_PASSAGE TO READ_.
::::::::

Yesterday, you did a thorough inventory of your freelancing resources. Today, we’ll step back a little to take a big-picture look into the future.

We’re setting goals.

How to Set Goals

If there’s one thing I learned from 14 years of working in the United Nations, it is this: you must always set SMART goals. What is a SMART goal? It is:

Specific

Measurable

Attainable

Realistic

Time-bound

Ok, let’s go over each one:

Specific. Your goal should be so specific you can see it, touch it, feel it, smell it and taste it when it has actually happened.

For example, don’t aim to “find happiness and fulfillment in my career.” Ask yourself, what does happiness and fulfillment look like? Is it waking up every morning excited to jump out of bed and get to work? “Happiness and fulfillment” aren’t specific enough. However, “jumping out of bed” is. See the difference?

Measurable. You should be able to measure or count your goal. So in our example above, you can add “jump out of bed at least 5 mornings every week.” When your goal is measurable, it’s easy to see how much farther you have to go. If you’re already jumping out of bed 2 mornings a week, then you know you only need to be excited enough to jump out of bed for another 3 days a week.

(Sorry, my example is silly, but the idea is to get you to understand the “SMART” framework. Ok so far?)

::::::::

_RECORD LIST_.

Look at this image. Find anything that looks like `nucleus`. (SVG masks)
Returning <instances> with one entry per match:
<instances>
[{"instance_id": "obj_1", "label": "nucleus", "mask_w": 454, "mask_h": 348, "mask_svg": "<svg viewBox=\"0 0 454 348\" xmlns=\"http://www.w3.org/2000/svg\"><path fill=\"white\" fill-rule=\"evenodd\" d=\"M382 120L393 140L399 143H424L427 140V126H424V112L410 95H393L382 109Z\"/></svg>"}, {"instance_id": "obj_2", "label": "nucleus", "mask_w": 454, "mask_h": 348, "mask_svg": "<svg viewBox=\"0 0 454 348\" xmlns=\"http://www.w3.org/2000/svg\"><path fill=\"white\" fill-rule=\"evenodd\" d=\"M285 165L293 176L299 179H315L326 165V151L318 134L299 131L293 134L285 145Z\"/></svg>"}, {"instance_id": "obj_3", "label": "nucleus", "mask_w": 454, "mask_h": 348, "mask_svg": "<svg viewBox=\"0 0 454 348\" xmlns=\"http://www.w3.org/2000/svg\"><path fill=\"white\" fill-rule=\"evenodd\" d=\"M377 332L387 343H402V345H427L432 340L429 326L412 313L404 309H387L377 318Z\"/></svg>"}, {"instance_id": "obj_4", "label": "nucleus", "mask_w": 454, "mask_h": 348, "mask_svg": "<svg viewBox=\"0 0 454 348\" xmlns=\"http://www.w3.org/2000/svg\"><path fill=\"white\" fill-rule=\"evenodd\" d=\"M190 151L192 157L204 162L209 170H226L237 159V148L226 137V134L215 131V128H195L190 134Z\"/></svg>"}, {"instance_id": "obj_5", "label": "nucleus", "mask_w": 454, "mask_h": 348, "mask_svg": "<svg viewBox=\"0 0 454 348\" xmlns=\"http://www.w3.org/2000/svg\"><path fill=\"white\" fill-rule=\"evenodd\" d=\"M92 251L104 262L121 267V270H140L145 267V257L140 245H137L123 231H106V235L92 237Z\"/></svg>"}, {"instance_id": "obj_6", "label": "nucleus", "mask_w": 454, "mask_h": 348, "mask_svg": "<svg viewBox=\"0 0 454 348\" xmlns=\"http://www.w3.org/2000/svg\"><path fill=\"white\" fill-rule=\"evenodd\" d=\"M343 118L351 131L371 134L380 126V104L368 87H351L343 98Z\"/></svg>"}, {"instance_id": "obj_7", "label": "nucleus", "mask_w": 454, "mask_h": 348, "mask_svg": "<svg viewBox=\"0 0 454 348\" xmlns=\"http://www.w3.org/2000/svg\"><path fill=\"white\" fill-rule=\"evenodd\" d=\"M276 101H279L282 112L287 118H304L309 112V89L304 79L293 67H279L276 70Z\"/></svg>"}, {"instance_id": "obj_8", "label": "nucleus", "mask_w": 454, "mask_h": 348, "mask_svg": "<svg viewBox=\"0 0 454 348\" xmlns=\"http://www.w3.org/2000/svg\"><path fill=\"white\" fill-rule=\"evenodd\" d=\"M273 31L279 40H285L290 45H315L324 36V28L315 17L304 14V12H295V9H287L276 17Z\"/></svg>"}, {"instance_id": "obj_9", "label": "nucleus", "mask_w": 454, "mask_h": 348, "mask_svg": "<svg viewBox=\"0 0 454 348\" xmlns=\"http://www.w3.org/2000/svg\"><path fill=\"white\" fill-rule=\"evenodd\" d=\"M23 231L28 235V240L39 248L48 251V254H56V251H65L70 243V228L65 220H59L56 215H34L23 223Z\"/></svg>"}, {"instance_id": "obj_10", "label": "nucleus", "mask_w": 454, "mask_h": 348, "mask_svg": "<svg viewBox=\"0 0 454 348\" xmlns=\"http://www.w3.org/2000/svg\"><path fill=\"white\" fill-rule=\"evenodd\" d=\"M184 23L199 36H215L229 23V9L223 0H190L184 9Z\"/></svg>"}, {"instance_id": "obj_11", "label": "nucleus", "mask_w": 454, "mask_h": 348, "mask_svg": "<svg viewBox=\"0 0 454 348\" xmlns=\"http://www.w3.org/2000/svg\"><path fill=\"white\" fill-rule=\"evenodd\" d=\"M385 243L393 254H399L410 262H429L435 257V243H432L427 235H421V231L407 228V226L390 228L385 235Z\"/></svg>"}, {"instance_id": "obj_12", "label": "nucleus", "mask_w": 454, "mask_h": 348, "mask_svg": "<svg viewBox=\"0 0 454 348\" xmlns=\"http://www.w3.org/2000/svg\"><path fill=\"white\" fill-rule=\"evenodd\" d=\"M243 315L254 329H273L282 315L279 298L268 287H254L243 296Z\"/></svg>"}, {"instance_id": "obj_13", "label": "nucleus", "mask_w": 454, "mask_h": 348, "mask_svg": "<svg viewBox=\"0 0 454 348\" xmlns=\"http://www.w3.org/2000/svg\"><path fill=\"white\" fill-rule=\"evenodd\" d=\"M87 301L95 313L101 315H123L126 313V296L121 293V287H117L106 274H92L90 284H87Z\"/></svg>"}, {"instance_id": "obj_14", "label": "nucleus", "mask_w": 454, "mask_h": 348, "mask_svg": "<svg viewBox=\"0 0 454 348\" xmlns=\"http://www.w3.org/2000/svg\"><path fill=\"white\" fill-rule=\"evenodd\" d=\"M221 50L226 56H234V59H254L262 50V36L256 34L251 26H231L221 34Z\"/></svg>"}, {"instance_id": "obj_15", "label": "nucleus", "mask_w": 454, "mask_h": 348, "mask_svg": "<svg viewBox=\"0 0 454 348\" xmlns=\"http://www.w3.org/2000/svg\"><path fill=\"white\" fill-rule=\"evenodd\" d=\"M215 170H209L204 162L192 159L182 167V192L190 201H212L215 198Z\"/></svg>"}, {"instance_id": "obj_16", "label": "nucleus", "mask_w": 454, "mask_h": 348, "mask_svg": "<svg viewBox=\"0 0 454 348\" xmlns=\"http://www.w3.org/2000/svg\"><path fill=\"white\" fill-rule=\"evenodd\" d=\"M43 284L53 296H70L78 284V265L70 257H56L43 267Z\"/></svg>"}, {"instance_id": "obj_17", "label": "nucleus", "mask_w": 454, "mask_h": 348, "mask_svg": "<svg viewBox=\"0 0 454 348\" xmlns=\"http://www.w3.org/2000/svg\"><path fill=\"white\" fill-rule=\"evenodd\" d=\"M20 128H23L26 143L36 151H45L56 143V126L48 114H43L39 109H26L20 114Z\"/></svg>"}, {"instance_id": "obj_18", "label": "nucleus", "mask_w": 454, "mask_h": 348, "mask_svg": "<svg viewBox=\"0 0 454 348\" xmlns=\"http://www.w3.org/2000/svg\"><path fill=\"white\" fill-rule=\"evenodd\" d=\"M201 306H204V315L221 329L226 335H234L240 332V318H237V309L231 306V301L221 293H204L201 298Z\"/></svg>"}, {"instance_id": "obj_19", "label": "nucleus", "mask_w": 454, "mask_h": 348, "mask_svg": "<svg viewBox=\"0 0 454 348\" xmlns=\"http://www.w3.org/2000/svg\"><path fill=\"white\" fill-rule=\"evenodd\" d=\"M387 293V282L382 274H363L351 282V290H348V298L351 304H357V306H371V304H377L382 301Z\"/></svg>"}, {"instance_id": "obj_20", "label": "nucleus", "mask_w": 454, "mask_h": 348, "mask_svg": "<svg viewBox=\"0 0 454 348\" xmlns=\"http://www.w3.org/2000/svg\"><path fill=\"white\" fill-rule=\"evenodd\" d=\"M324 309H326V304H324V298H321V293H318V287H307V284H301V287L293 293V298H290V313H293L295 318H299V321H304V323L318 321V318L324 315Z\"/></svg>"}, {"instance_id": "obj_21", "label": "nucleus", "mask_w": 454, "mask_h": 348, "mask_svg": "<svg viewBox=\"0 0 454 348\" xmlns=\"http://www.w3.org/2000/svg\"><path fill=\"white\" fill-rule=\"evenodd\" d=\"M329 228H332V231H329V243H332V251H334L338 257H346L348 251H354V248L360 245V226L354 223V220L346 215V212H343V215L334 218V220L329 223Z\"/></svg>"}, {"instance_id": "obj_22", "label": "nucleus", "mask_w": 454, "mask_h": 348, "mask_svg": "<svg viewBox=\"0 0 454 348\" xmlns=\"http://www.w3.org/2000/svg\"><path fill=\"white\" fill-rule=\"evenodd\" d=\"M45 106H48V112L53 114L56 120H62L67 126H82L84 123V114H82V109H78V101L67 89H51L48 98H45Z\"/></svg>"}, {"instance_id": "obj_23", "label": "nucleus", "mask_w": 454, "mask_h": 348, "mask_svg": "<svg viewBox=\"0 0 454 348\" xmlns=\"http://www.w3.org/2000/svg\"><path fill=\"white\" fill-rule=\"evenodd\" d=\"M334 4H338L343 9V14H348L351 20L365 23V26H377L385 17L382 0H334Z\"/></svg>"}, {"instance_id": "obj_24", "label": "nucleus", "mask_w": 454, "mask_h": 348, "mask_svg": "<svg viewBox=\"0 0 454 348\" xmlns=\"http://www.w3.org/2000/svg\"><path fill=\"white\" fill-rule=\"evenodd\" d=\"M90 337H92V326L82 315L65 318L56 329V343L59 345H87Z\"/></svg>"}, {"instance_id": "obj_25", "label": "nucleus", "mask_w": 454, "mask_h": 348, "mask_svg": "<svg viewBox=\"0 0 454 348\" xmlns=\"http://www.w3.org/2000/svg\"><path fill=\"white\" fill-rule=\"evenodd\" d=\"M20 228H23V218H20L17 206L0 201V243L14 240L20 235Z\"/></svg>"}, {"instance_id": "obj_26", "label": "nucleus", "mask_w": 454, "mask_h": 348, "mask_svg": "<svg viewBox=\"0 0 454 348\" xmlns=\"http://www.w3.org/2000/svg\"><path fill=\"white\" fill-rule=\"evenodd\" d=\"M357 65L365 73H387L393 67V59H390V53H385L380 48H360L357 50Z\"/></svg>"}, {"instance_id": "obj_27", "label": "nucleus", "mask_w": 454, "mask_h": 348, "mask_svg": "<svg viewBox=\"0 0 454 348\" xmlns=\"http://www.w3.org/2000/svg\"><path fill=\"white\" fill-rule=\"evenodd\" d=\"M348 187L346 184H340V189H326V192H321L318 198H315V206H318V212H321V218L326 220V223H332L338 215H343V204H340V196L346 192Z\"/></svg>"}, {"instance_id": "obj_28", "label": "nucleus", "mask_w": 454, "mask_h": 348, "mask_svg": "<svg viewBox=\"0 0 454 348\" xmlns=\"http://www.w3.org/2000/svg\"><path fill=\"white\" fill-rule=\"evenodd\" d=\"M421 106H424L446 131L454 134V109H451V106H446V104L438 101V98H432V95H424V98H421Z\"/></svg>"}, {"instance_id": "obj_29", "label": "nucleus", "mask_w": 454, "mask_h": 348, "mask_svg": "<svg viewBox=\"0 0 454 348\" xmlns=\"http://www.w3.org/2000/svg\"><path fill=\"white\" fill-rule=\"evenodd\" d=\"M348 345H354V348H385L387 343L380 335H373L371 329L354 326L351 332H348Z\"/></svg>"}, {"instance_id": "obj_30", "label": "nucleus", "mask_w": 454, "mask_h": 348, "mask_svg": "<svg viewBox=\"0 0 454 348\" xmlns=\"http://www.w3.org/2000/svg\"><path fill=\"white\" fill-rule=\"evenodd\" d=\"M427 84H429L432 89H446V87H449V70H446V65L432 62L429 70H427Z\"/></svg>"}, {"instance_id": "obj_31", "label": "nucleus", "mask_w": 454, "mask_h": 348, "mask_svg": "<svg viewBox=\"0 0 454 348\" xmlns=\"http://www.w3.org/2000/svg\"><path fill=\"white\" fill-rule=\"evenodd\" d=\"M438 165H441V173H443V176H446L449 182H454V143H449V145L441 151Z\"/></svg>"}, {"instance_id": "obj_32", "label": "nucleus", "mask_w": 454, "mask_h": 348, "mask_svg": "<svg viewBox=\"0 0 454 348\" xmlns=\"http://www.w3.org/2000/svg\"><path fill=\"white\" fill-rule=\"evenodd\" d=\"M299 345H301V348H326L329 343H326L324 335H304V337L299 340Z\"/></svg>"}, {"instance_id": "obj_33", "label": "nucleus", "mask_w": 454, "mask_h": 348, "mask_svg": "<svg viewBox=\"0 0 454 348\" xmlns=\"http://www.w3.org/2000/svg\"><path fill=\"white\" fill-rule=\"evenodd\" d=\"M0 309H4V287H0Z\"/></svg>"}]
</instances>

::::::::

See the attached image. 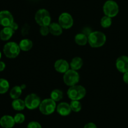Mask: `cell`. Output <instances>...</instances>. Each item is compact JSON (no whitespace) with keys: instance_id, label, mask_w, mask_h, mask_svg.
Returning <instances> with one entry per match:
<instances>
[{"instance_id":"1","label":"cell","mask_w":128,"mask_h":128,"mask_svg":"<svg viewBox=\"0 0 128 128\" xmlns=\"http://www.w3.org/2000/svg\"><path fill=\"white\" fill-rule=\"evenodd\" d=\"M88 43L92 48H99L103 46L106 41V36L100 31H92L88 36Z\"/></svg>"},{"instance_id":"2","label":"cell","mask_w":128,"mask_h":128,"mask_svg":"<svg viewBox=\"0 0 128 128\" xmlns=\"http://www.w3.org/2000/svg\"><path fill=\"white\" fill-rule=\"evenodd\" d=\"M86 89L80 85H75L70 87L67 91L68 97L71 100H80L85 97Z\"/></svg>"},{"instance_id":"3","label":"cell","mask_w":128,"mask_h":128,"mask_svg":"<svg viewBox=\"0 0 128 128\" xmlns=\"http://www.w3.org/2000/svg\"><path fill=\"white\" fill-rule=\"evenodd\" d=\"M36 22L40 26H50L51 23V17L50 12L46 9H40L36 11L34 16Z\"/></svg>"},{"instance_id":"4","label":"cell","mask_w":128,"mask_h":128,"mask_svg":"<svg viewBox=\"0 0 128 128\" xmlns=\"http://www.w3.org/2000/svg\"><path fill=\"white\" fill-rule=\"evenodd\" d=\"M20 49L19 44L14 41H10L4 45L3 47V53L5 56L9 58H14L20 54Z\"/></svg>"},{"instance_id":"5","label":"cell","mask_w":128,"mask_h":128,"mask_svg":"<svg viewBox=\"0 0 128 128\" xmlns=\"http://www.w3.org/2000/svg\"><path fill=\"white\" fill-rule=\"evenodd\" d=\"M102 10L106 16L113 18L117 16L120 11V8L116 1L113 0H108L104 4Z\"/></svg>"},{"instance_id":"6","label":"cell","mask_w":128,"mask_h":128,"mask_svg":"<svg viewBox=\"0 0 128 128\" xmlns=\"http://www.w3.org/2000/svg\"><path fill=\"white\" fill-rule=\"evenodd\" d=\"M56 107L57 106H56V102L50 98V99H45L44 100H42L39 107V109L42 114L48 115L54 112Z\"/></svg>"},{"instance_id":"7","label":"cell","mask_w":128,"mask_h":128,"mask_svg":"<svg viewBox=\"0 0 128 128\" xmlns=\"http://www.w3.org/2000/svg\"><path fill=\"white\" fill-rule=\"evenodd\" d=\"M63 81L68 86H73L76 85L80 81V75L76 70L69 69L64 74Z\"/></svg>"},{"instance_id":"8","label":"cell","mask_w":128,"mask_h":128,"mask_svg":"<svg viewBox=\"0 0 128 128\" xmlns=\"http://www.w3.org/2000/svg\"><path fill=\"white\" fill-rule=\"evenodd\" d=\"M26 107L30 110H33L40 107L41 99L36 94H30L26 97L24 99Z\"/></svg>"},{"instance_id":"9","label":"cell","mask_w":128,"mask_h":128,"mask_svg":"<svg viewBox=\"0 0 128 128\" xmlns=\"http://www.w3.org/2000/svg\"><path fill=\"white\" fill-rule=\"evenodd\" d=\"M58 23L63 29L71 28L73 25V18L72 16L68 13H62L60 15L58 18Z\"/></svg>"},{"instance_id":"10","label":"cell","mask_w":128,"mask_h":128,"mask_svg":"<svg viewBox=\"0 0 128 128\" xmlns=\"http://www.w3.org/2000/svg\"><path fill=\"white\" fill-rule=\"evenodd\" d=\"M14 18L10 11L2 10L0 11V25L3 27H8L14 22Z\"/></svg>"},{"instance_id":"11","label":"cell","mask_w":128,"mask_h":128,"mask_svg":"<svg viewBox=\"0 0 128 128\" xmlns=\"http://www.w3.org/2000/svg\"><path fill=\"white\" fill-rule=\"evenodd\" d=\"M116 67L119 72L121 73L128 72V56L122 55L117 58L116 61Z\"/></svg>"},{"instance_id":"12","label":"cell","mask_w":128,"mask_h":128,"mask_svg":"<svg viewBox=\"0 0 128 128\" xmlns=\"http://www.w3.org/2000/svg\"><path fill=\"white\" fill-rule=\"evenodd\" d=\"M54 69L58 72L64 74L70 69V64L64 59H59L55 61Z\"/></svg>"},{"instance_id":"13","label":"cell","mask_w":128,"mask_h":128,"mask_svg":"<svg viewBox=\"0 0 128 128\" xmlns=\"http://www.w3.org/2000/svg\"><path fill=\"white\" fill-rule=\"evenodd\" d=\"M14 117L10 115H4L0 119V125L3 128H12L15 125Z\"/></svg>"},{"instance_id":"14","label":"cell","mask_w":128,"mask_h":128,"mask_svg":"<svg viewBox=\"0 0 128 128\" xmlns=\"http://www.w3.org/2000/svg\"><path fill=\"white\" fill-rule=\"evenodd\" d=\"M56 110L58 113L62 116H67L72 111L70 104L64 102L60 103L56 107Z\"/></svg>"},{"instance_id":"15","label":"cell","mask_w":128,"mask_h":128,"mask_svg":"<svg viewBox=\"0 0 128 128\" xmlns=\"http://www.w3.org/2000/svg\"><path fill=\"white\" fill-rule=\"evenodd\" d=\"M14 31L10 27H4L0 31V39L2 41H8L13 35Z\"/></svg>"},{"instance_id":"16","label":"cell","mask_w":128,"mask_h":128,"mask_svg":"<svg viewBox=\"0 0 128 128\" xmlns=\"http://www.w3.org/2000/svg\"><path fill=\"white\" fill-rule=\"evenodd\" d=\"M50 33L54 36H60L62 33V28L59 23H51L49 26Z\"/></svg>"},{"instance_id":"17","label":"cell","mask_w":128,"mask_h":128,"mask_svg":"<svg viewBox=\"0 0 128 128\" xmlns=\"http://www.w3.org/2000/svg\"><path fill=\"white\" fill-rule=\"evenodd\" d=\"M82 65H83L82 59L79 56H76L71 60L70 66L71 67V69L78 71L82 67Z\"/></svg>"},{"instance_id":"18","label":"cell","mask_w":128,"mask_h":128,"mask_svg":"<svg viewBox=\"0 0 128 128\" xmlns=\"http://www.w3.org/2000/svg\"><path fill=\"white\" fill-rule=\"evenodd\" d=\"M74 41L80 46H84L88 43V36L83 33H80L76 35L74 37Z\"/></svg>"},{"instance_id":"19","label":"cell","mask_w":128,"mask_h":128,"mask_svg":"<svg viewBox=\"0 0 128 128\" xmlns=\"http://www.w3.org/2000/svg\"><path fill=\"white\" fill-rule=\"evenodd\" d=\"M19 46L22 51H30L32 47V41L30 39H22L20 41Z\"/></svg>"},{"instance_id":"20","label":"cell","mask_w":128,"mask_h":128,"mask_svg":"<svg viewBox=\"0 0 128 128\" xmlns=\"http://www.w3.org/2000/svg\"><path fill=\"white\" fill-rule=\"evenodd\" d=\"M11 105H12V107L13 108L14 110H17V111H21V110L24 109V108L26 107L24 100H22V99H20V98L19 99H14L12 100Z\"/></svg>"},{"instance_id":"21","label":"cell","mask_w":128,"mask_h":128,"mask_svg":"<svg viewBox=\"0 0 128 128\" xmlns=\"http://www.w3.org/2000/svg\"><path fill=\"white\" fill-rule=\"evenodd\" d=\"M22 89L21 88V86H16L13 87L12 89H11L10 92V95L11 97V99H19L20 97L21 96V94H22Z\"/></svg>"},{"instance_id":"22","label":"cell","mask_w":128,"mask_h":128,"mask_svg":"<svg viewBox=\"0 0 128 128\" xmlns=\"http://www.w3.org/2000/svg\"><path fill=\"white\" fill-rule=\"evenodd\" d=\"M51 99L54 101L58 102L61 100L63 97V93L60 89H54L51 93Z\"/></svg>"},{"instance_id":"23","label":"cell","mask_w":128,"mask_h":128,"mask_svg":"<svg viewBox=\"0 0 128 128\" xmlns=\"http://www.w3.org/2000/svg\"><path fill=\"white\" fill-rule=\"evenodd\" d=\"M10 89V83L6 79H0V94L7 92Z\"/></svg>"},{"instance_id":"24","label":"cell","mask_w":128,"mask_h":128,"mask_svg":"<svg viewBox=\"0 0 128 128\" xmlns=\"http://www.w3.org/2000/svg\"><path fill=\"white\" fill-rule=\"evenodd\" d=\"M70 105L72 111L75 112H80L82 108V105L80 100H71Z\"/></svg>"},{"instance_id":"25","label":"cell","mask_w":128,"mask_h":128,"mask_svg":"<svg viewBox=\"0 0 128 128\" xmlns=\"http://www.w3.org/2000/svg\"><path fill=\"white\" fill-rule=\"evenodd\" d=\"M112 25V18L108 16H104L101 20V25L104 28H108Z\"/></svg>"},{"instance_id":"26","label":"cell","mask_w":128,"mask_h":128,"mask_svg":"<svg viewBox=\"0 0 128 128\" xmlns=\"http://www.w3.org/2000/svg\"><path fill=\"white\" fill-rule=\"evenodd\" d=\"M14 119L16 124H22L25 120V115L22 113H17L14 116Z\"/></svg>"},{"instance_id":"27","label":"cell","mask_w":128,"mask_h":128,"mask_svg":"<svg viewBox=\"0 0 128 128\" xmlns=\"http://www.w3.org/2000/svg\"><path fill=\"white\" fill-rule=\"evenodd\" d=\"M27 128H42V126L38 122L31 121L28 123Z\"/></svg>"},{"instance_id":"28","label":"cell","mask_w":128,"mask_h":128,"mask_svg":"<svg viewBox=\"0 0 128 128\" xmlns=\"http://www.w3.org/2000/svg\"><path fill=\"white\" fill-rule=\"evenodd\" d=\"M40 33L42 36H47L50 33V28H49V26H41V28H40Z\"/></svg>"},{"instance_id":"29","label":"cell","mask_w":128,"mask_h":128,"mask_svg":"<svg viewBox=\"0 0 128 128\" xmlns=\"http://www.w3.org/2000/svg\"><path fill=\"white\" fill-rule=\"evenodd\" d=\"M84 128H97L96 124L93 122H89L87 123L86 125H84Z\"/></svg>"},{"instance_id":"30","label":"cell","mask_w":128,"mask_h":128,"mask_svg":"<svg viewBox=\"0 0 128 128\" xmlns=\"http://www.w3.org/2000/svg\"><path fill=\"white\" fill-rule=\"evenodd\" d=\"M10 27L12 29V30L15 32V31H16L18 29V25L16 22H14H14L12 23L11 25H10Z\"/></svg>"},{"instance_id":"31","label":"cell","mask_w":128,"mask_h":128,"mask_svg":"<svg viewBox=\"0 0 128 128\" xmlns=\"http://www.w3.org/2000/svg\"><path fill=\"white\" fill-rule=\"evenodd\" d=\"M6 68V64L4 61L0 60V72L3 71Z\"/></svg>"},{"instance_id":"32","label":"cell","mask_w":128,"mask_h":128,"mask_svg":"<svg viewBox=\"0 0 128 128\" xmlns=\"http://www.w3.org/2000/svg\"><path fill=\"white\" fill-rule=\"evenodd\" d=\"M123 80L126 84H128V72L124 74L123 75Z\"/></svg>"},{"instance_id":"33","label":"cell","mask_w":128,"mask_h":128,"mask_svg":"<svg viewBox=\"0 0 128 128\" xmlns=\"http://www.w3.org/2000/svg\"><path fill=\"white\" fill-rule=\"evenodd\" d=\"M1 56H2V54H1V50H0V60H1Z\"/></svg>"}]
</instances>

::::::::

_CHALLENGES_.
**A)** Rewrite the stretch of the goal-setting text from "Yesterday, you did" through "We’re setting goals.", changing "inventory" to "audit".
**B)** For each statement, say whether it agrees with the goal-setting text, answering yes or no and quoting the deciding words. (i) The author worked in the United Nations for 14 years. (ii) The example goal is to jump out of bed at least 3 mornings every week. (iii) The text treats "happiness and fulfillment" as specific enough.
The rows above have nothing to do with the goal-setting text.

_OUTPUTS_.
**A)**
Yesterday, you did a thorough audit of your freelancing resources. Today, we’ll step back a little to take a big-picture look into the future.

We’re setting goals.

**B)**
(i) Yes: "14 years of working in the United Nations"
(ii) No: "jump out of bed at least 5 mornings every week"
(iii) No: "“Happiness and fulfillment” aren’t specific enough."